Along with the rangefinder design, the EVF has been moved to the left. It is slightly smaller but the difference is negligible. What was clearly noticeable was the rubber padding around the EVF, which I usually press quite hard to my nose as I am shooting (to stabilize the camera). After coming home after a day of shooting, my wife noticed a mark on my nose, which I quickly found out comes from the hard padding around the EVF. For those of you who mostly use LCD it won’t be an issue.

Image courtesy of Jonas Rask.

The four-way d-pad is gone and now the joystick takes over its role. Although I like the d-pad on my GFX 50S, I quickly found out I was perfectly fine without it. Most importantly, Fujifilm decided to put back the very important exposure compensation dial! I was thrilled with this addition but I found it hard to operate with my thumb, unlike the X-Pro2. Maybe it is too retracted into the body or too small or both. The ISO dial is gone and that is perfectly fine with me because I usually shoot ISO Auto. Interestingly, the front command dial has been integrated with the shutter button. Overall, all necessary operations such as shutter speed, exposure compensation and aperture are plain and simple and at your disposal – the way they should be.   

The on/off switch has been redesigned and it is now placed on top of the plate in the form of a movable switch. When talking about this solution with Take Kayo (bigheadtaco) he pointed out that it is now much easier to turn the camera on or off even without looking. The whole experience becomes more intuitive and I have to agree.

One of the biggest surprises was the new shutter sound. I admit that I find it absolutely mesmerizing. It is gentle but commanding. Well done, Fuji!

IMAGE QUALITY (hello pixel-peepers)

The camera houses the same 44x33mm 51.4MP sensor as the GFX 50S. The processor, focusing speed, film simulations and generous dynamic range result in an image quality that is exactly the same. Yes, there is a considerable difference in the look of medium format files, especially the rendering in comparison to other formats. I wrote about this in more detail here.

PRICE (makes it a no-brainier)
........
(WHAT IS ASKED)
[a] Do these statements agree with the camera review? Answer yes or no for each, and quote the words that decide it.
(i) The ISO dial has been removed.
(ii) The camera uses a different sensor from the GFX 50S.
(iii) The exposure compensation dial is easy to work with the thumb.
[b] Which camera controls does the review name, counting the ones it says are gone?
[c] Write the next section of the camera review, beginning under its last heading, "PRICE (makes it a no-brainier)".
The records come from a separate source, unrelated to the camera review.
........
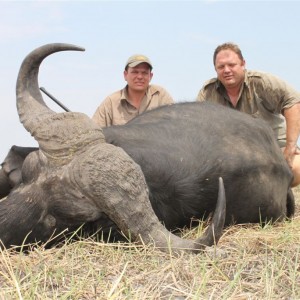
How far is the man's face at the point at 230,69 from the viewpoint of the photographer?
6715mm

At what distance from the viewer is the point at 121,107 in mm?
8117

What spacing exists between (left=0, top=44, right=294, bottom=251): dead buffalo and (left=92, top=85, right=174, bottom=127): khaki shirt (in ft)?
10.8

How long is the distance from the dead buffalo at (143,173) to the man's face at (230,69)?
198 centimetres

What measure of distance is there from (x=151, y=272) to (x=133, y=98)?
18.0ft

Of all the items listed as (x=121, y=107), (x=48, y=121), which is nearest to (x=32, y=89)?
(x=48, y=121)

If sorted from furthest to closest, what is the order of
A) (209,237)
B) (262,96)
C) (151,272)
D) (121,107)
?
(121,107) → (262,96) → (209,237) → (151,272)

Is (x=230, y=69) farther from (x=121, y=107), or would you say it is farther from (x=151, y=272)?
(x=151, y=272)

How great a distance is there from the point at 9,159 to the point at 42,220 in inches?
40.0

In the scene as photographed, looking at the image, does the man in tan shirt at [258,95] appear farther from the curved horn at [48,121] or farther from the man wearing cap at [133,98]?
the curved horn at [48,121]

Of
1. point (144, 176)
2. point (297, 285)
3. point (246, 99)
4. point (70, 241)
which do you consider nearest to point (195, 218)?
point (144, 176)

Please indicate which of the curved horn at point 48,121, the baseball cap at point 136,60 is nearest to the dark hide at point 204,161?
the curved horn at point 48,121

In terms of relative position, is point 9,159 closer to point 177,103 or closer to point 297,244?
point 177,103

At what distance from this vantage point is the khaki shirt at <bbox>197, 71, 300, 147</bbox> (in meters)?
6.42

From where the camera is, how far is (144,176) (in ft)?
11.4
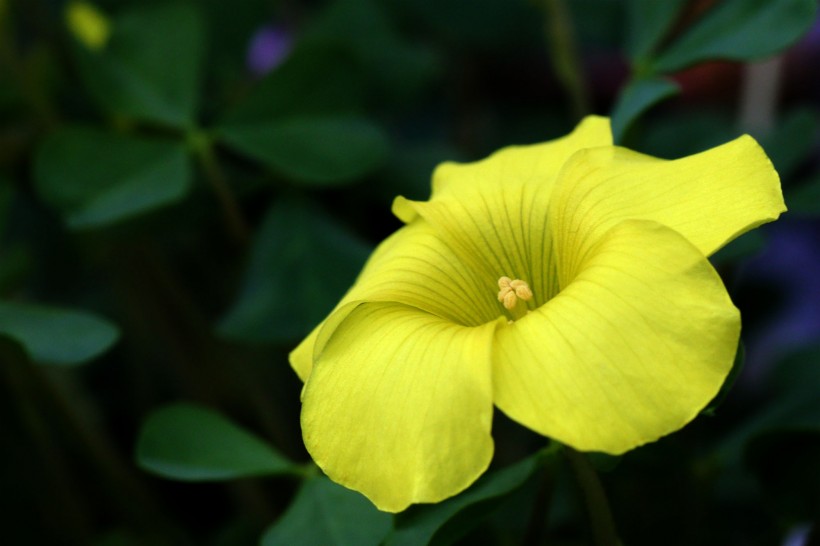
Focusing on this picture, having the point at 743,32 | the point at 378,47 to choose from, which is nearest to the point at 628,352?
the point at 743,32

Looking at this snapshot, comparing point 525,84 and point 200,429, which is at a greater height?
point 200,429

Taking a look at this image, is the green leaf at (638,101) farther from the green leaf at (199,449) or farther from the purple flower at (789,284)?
the purple flower at (789,284)

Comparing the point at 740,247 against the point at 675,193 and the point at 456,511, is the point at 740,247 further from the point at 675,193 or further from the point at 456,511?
the point at 456,511

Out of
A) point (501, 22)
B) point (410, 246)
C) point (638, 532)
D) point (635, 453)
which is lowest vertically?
point (638, 532)

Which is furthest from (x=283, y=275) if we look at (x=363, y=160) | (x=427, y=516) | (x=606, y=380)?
(x=606, y=380)

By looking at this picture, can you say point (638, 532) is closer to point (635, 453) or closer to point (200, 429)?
point (635, 453)

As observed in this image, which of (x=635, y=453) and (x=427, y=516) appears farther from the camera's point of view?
(x=635, y=453)
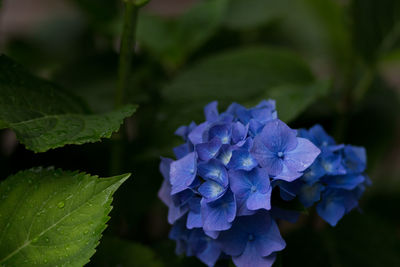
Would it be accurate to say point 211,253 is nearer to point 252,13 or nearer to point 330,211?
point 330,211

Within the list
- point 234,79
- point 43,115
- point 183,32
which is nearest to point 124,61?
point 43,115

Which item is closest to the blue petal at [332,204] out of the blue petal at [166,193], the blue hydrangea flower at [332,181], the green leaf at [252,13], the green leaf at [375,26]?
the blue hydrangea flower at [332,181]

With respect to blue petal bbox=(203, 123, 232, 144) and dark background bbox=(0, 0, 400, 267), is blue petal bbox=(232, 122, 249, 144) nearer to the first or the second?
blue petal bbox=(203, 123, 232, 144)

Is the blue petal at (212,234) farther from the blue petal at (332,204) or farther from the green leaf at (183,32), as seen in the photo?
the green leaf at (183,32)

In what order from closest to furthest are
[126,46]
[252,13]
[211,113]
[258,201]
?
[258,201] < [211,113] < [126,46] < [252,13]

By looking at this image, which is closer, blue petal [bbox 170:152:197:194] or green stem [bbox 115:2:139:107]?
blue petal [bbox 170:152:197:194]

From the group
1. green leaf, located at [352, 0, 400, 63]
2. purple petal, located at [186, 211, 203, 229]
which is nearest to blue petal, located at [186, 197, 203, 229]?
purple petal, located at [186, 211, 203, 229]

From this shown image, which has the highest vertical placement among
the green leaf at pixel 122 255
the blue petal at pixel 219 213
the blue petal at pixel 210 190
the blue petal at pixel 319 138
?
the blue petal at pixel 319 138
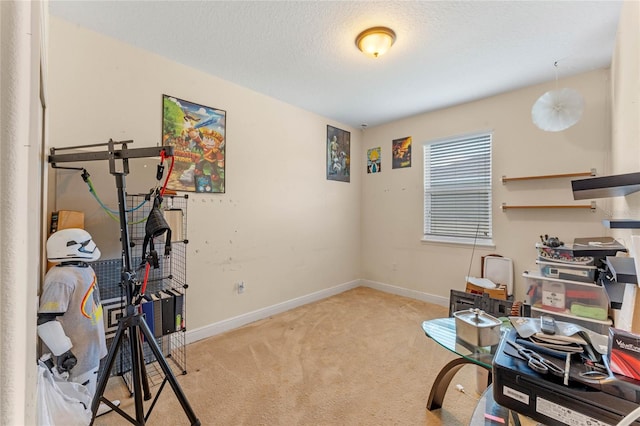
........
(TASK RESPONSES)
[a]
(i) Yes: "The ISO dial is gone and that is perfectly fine with me because I usually shoot ISO Auto."
(ii) No: "The camera houses the same 44x33mm 51.4MP sensor as the GFX 50S."
(iii) No: "I found it hard to operate with my thumb, unlike the X-Pro2."

[b]
- four-way d-pad
- joystick
- exposure compensation dial
- ISO dial
- front command dial
- shutter button
- on/off switch

[c]
Only two years ago it was difficult to find a medium format system (camera plus lenses) below US$10,000. When the GFX 50S was launched, the prices of most systems were reduced and now you can purchase a medium format camera below $4,500 and just above $5,000 with the lens kit. This aggressive pricing makes the GFX 50R a no-brainer for those who would like to buy their first digital medium format camera. If not for a very generous gift, I would not be able to afford the GFX 50S myself but I would certainly consider purchasing the GFX 50R.

There is no question that this is still a lot of money for most people but keep in mind that this is a medium format system. Most professionals, semi-pros and serious amateurs usually hoard cameras and lenses, old and new. For the first time, there is the option of selling this gear and getting into the world of medium format photography.

IS IT WORTH IT? (hell yes!)

Vincent Lions, a renowned still-life photographer from Toronto writes, “I have to admit I have completely lost interest in shooting 35mm DSLR.” Hecited some side effects of shooting medium format as gaining self-confidence, raising his standards and slowing down, among others.

The qualities of the medium format sensor are difficult to define. Patrick La Roque in his piece “One” writes, “Attempts at explaining the pull of these images on me, however, tended to quickly devolve. It’s like trying to discuss the appeal of a rising wisp of smoke the beauty lies mostly in intangible qualities, hard to put into words. I’ve described it in the past as a hush, a sort of silence bathing the images as though, regardless of subject matter, there’s a certain tranquillity permeating the frames.”

I must agree with Vincent and Patrick (for full articles look at the October issue of Medium Format Magazine). If you are thinking about upgrading to medium format, I would certainty take the leap and do it unless you require blazing fast autofocus and operational speed for sports.

GFX 50S OR GFX 50R? (it is about the money or maybe not)

It is worth understanding the differences between these two cameras. The GFX 50S was designed as a system camera, which is perfect for studio work. You can add a grip, a stunning swivel EVF and a few other accessories. It is a super sturdy camera built like a tank, with a stunningly large EVF and LCD screen.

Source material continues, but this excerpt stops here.